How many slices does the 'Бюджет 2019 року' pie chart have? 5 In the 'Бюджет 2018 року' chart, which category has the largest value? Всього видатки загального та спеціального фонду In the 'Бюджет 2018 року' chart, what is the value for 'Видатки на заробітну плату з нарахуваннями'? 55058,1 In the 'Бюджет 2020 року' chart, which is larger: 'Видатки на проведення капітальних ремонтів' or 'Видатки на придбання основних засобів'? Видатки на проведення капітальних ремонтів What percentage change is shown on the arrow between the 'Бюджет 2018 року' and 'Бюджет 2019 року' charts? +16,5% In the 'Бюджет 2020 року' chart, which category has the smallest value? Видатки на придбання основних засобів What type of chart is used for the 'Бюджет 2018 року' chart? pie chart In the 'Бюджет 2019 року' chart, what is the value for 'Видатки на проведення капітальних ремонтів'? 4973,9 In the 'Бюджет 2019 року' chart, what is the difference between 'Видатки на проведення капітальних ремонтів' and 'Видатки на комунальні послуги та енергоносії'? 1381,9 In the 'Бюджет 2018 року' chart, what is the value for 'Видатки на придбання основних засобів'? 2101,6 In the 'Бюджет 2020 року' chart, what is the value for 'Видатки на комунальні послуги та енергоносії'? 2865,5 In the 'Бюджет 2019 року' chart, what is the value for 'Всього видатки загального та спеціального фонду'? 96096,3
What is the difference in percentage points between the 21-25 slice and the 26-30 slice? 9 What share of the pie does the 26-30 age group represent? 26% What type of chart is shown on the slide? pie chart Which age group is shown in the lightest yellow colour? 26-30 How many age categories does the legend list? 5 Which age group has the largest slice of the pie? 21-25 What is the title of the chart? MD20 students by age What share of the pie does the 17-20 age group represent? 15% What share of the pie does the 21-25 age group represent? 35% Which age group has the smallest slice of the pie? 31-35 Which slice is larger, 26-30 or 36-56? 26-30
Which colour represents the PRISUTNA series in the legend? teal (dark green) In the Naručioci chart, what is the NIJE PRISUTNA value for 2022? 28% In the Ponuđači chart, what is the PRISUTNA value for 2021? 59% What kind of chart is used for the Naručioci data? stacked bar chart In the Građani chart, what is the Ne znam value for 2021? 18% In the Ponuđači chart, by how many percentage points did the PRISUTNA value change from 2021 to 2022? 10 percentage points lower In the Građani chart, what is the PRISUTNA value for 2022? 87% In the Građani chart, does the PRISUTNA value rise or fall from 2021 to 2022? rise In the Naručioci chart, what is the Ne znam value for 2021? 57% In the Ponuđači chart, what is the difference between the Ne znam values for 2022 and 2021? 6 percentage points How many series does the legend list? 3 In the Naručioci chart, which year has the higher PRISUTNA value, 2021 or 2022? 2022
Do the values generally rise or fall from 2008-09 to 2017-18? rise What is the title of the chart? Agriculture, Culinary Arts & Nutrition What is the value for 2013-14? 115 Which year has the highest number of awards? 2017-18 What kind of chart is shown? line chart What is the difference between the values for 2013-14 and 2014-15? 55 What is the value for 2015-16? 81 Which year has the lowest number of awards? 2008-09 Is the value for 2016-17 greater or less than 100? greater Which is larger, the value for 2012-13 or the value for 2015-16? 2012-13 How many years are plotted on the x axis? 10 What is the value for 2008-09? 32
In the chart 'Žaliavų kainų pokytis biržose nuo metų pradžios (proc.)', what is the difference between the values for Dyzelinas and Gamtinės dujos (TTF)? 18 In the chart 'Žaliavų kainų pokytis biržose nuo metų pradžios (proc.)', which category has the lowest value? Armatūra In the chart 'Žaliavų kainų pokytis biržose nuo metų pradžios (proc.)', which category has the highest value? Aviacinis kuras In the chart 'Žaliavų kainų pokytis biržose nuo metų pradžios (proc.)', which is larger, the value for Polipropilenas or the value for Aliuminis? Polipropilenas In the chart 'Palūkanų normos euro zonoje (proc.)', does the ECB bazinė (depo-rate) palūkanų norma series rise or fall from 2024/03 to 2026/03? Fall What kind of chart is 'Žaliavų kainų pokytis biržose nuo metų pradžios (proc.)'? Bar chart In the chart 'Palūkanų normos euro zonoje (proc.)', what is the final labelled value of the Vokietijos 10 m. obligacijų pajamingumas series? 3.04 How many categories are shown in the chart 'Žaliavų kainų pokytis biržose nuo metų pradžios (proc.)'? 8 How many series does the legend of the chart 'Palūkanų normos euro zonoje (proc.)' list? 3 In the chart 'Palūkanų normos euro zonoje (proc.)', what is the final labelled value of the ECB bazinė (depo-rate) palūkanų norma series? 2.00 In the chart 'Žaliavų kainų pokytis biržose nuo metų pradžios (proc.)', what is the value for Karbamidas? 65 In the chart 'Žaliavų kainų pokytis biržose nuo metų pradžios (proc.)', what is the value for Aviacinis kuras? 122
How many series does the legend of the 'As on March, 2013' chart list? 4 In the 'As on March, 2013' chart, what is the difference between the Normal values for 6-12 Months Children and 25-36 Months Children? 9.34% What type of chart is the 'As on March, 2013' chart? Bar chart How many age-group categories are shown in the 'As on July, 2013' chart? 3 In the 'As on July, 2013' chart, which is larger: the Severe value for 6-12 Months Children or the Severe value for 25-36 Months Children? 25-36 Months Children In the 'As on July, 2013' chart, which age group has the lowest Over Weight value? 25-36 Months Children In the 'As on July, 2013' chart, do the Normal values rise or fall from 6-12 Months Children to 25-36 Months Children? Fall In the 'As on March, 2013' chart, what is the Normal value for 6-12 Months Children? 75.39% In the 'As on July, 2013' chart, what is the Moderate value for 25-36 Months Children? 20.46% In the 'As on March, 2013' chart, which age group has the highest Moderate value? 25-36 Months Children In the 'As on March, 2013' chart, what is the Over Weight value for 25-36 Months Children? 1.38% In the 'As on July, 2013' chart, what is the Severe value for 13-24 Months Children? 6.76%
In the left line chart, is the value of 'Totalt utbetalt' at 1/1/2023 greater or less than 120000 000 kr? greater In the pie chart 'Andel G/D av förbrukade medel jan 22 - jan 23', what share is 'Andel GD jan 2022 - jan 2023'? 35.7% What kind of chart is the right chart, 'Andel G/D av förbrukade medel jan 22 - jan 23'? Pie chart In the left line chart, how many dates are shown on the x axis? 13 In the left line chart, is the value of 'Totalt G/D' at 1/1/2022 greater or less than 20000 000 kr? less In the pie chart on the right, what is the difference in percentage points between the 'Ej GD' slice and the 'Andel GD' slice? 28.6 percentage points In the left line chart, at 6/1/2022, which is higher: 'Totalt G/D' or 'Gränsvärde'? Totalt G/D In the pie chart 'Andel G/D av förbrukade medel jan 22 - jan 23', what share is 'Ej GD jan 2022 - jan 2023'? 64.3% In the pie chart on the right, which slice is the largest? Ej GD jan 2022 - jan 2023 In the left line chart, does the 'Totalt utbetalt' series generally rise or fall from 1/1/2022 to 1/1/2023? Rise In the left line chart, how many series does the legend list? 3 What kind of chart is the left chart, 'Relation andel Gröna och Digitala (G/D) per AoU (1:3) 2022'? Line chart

= = =

Which of the lines above contain the word "Culinary"? Copy each one in full.

◆ REPLY TO THE TASK:
Do the values generally rise or fall from 2008-09 to 2017-18? rise What is the title of the chart? Agriculture, Culinary Arts & Nutrition What is the value for 2013-14? 115 Which year has the highest number of awards? 2017-18 What kind of chart is shown? line chart What is the difference between the values for 2013-14 and 2014-15? 55 What is the value for 2015-16? 81 Which year has the lowest number of awards? 2008-09 Is the value for 2016-17 greater or less than 100? greater Which is larger, the value for 2012-13 or the value for 2015-16? 2012-13 How many years are plotted on the x axis? 10 What is the value for 2008-09? 32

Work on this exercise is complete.